## EXERCISE PASSAGE
Yes Bank AT1 bond case awaits Supreme Court ruling
The Supreme Court has reserved its verdict on Yes Bank's Rs 8,415 crore AT1 bond write-off, a case with wider implications for bank bond investors.
For many Yes Bank bondholders, this case is not an abstract fight over banking rules. It is about money they believed was safer than equity, then saw vanish overnight.
The Supreme Court has again reserved its verdict on the ₹8,415 crore write-off of Yes Bank’s additional tier-1 bonds. That sounds technical. In plain English, investors had lent money to the bank through a risky bond, and during the 2020 rescue, that investment was reduced to zero.
The case matters far beyond one bank. India still has about ₹1.81 trillion of such bonds across banks. If the court changes how these instruments work, it could affect banks, wealthy investors, retirees, and anyone sold “high-yield” bank bonds as a steady income product.
Why this case returned to court
A bench of Justice Dipankar Datta and Justice Augustine George Masih heard arguments from the Union government, the RBI, Yes Bank, Axis Trustee Services, and bondholders. After the hearing, the court reserved its judgment.
This is the second time the matter has reached that stage. The court had earlier reserved its verdict in February. But on May 19, it reopened the case after raising fresh questions about the write-off decision.
The judges asked for Cabinet papers linked to Yes Bank’s reconstruction plan. These included resolutions, meeting minutes, and related records. They also sought details on Cabinet meeting rules, quorum, and who attended the meeting.
That tells you where the court’s mind may be focused. It is not only asking whether the rescue was needed. It is also asking whether the state, the regulator, and the bank followed the correct process.
That distinction matters. In finance, the emergency may be real. But the paperwork still has to survive the law.
What AT1 bonds really mean
Additional tier-1 bonds, or AT1 bonds, came into global banking after the 2008 financial crisis. Regulators wanted banks to carry extra cushions for bad times.

## TASK DETAILS
Answer these questions from the article on the Yes Bank bond case.
1. About how much in AT1 bonds does India still have across banks?
2. On what date did the court reopen the case?
3. After what event did AT1 bonds come into global banking?

(Captioned web images)
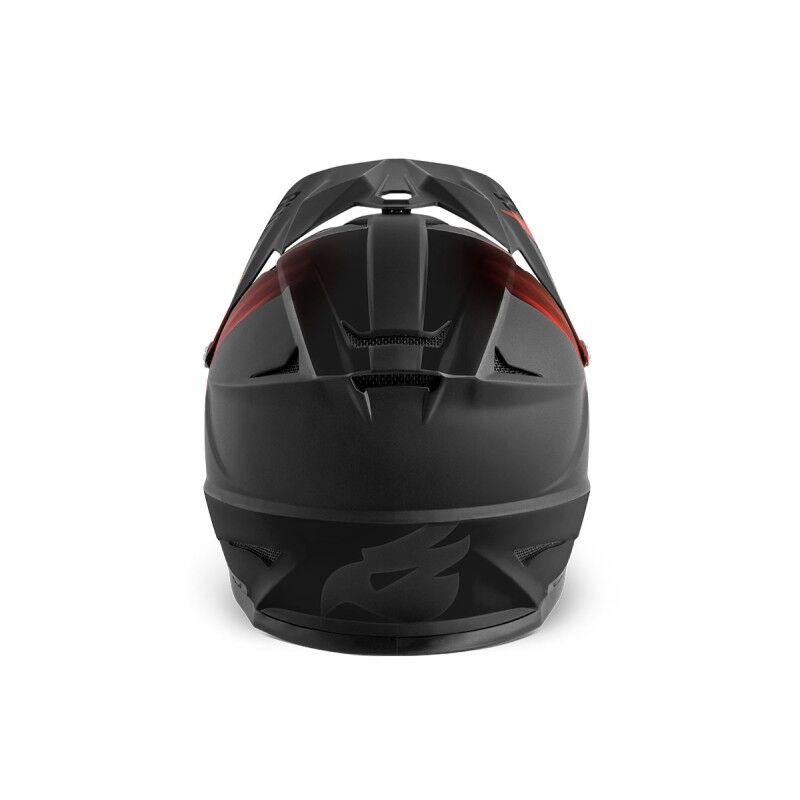 Bluegrass Intox - Kask rowerowy fullface | Hardloop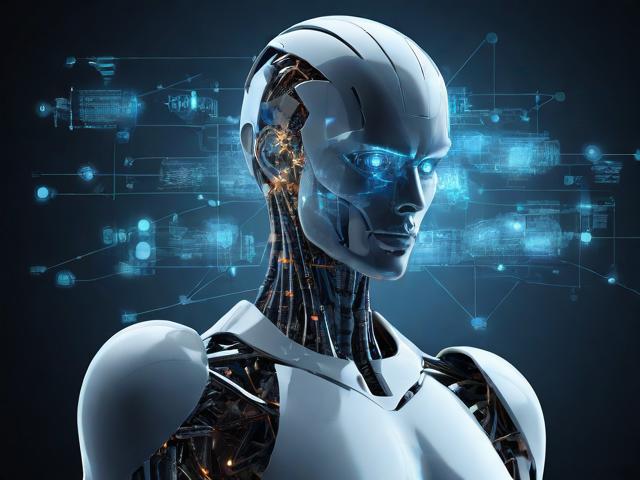 人工智能的演变轨迹，探究其呈现的关键特征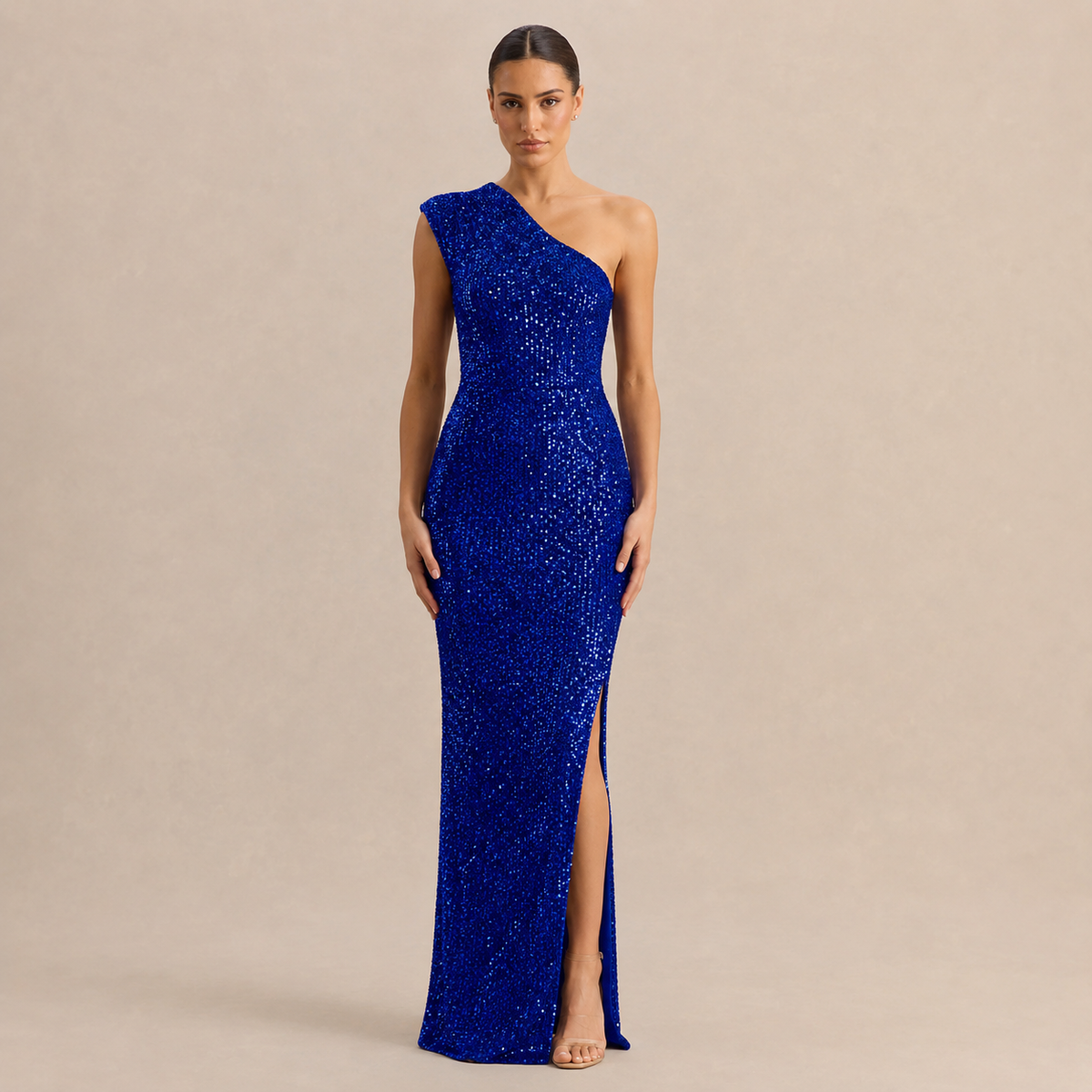 The Graziella Dress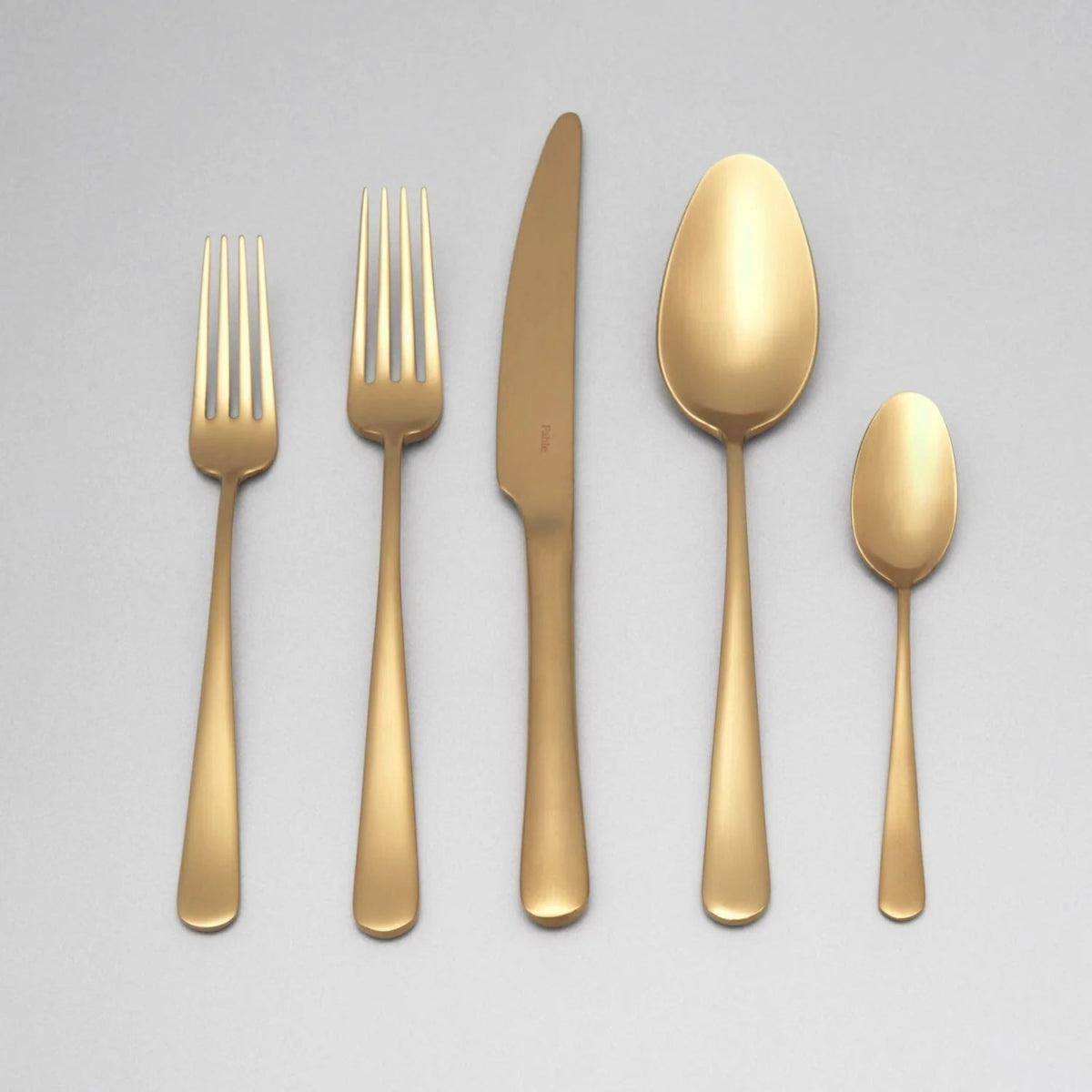 Fable Flatware Set - Earthloom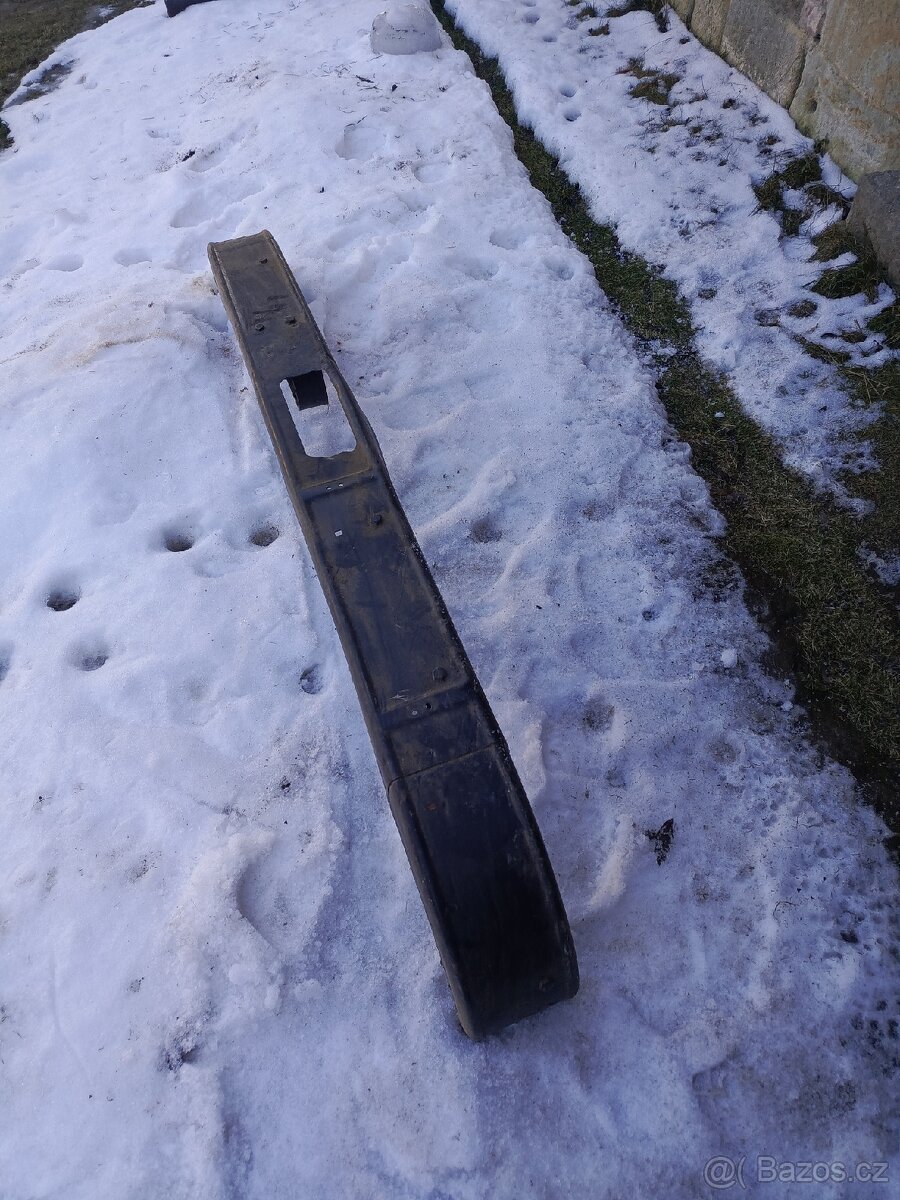 Nárazník avia 30 31 - 4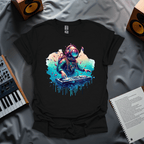 Bass in Space T-Shirt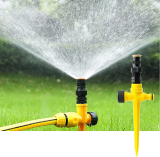 Kmonabie Sprinklers for Yard System￼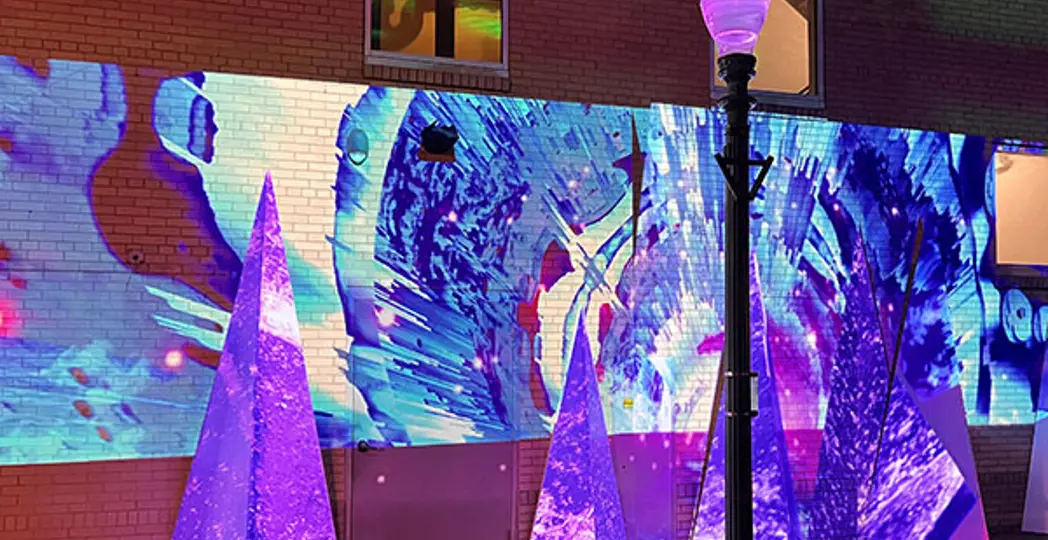 Photo Courtesy Visit Canton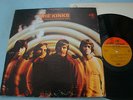 Kinks Are the Village Green Preservation Society LP RS6327 1968 1B/1B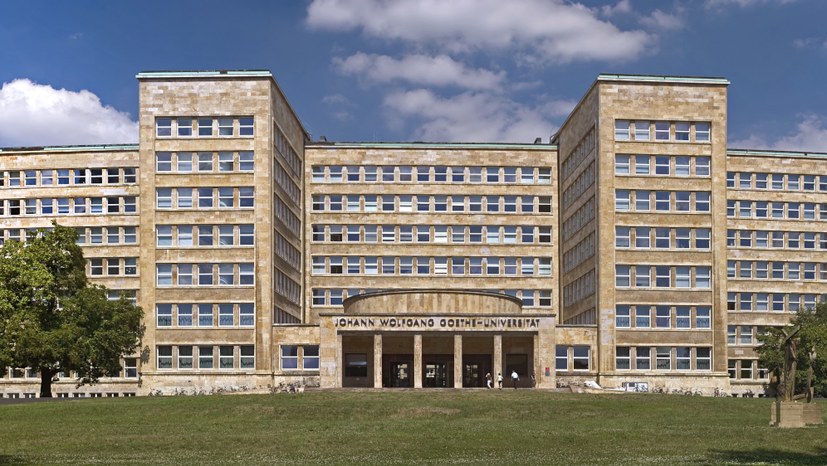 Trotz der Farben ein finsteres Lehrstück des Monopolkapitalismus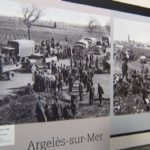 Notre série d’été : un tour du monde touristique et politique. Etape 22 : France, Argelès-sur-Mer, le camp par lequel les républicains espagnols arrivèrent en France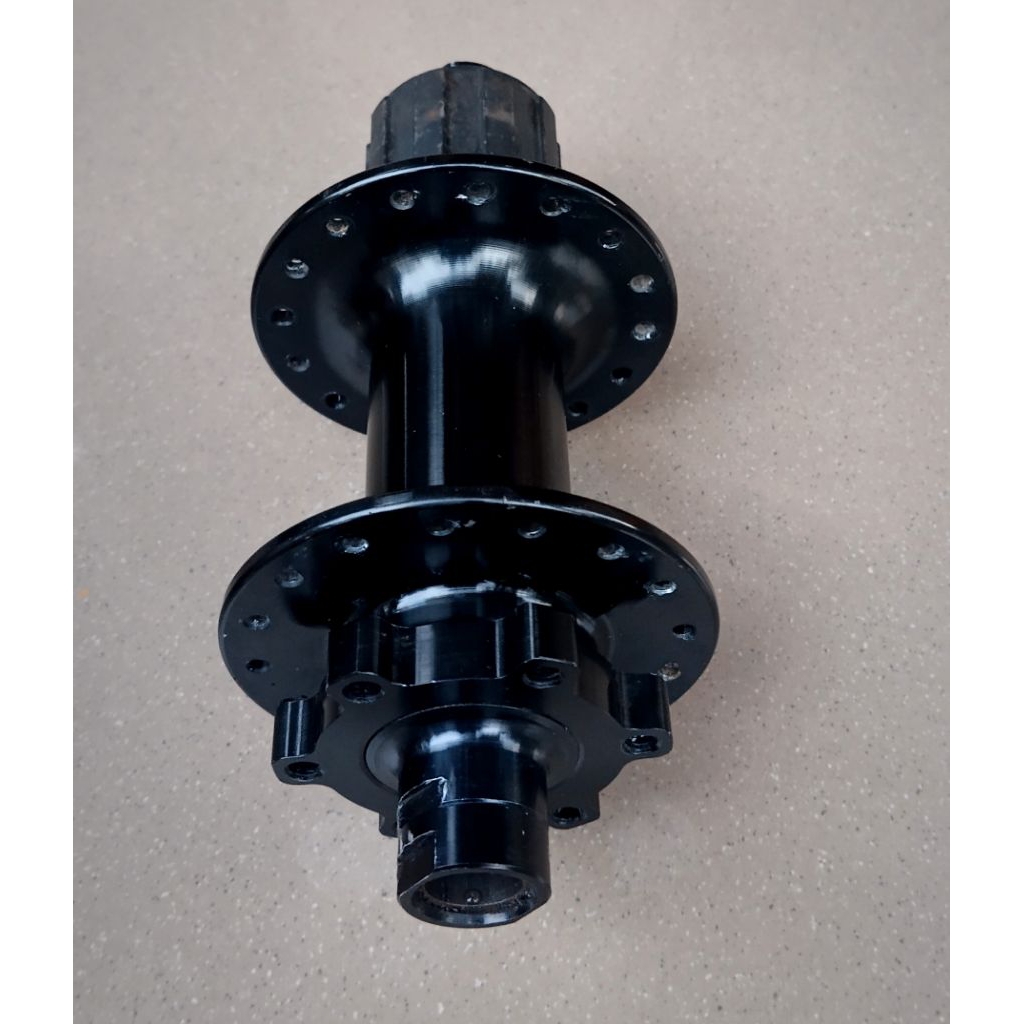 freehub boost TA 12 x 148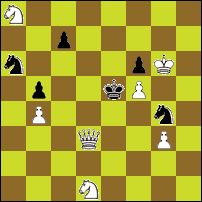 Шахматная задача №62977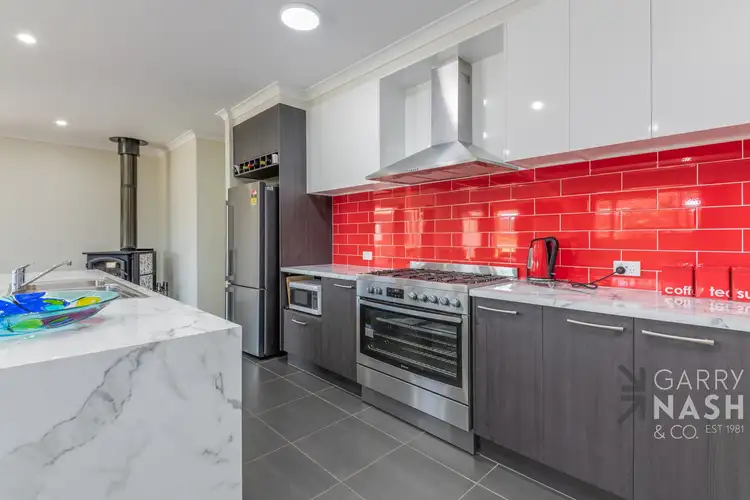 Fourth view of Homely house listing, 33 Nolan Lane, Tarrawingee VIC 3678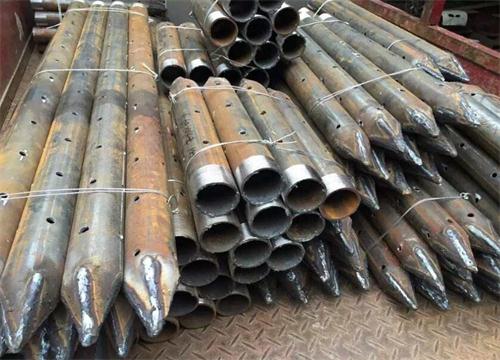 蓝山钢花管哪里有卖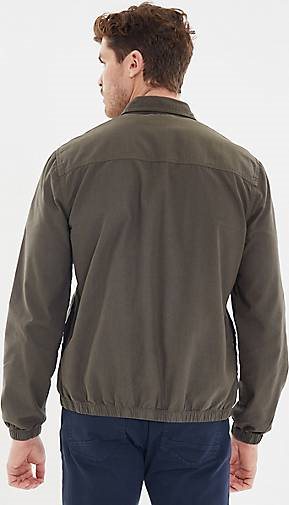 Threadbare Übergangsjacke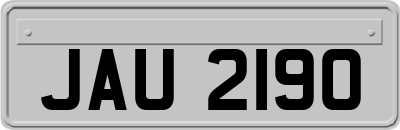 JAU2190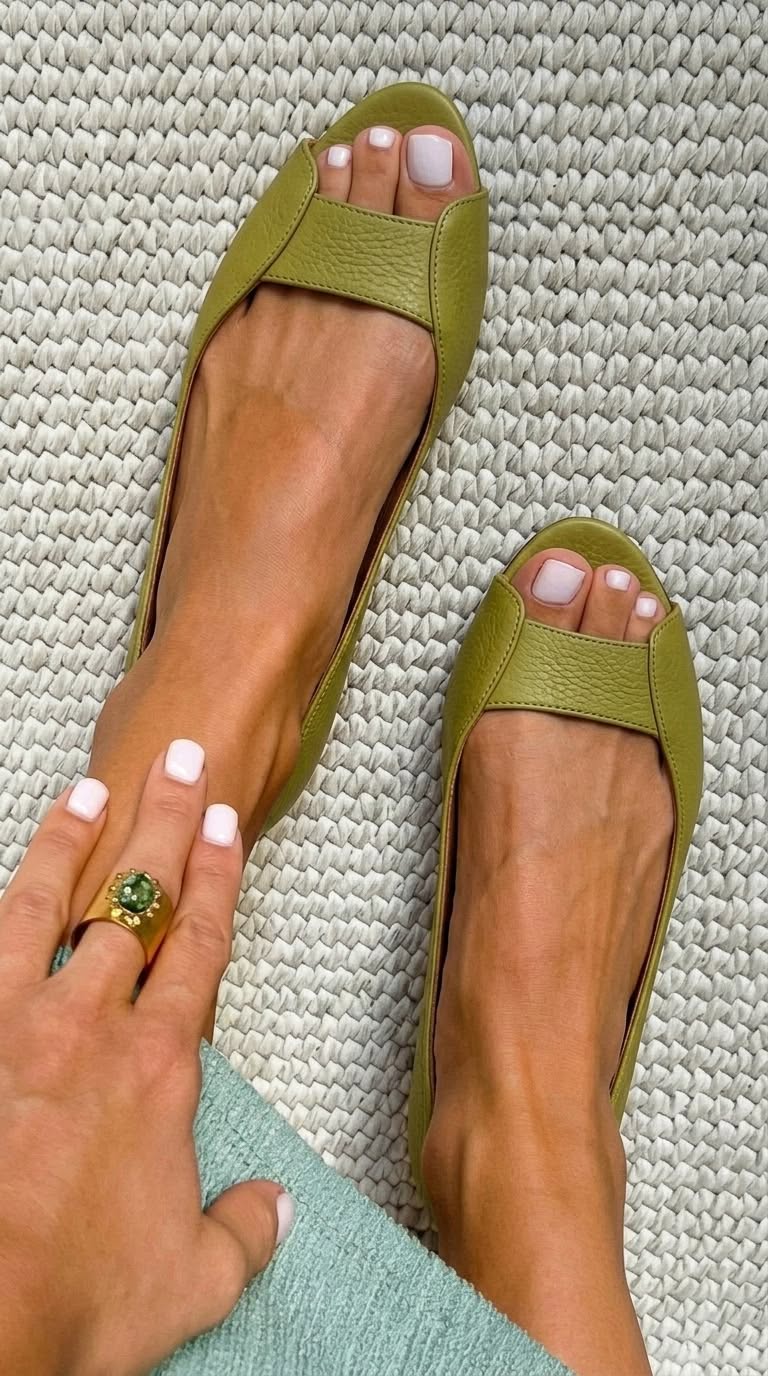 Pea Green / US 11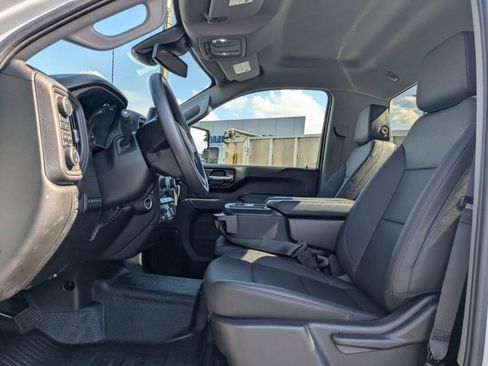 New 2025 Chevrolet Silverado 3500 W/T w/ WT Convenience Package image 18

## ANSWER TO THIS PROBLEM
1. About ₹1.81 trillion.
2. May 19.
3. The 2008 financial crisis.